= TASK DETAILS =
Copy out the data that comes next, character for character, and leave the images aside.
*** Opening SUPPLIED DATA ***
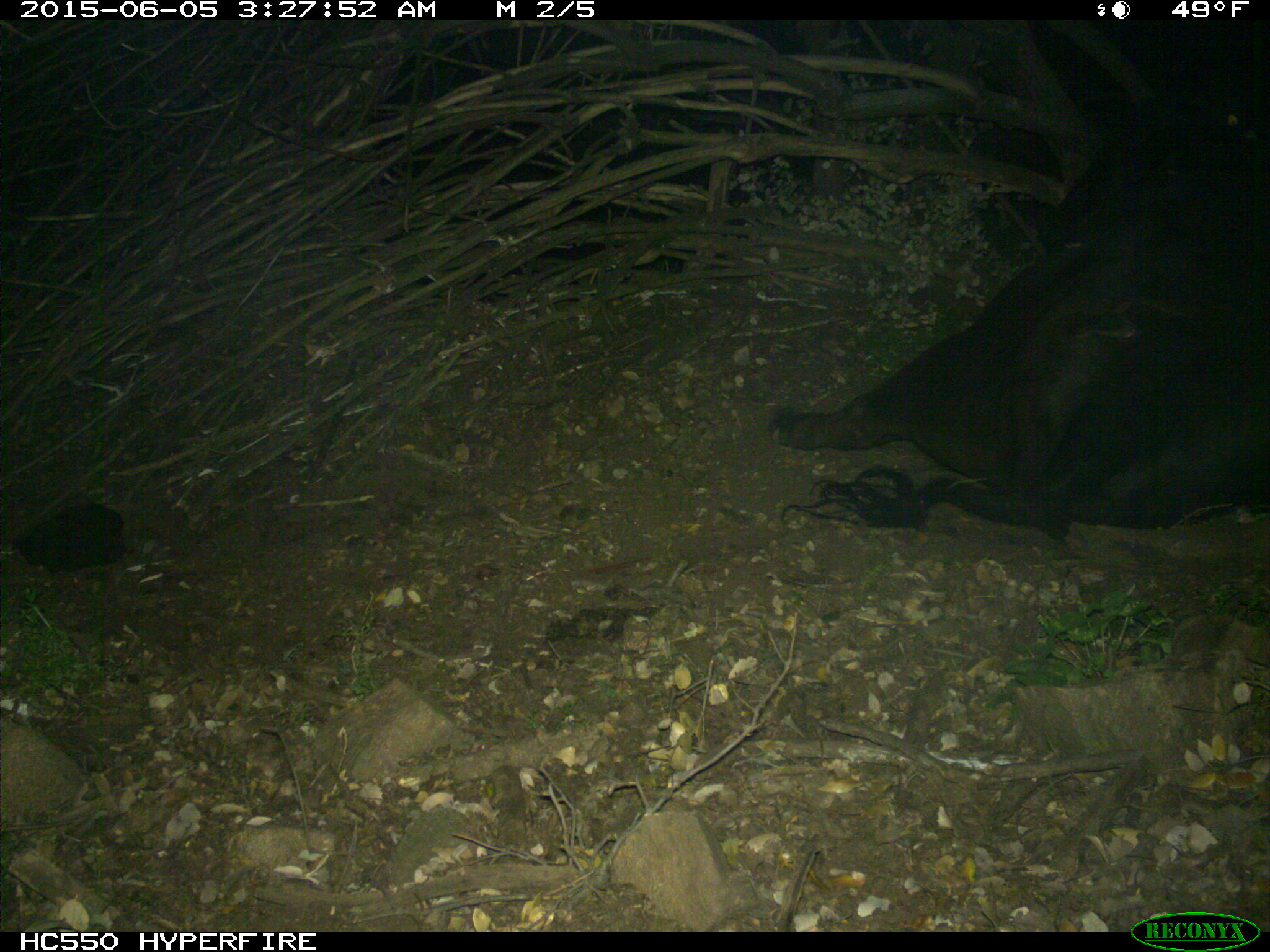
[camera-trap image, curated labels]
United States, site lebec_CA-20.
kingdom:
*** Closing SUPPLIED DATA ***
= TASK SOLUTION =
[camera-trap image, curated labels]
United States, site lebec_CA-20.
kingdom:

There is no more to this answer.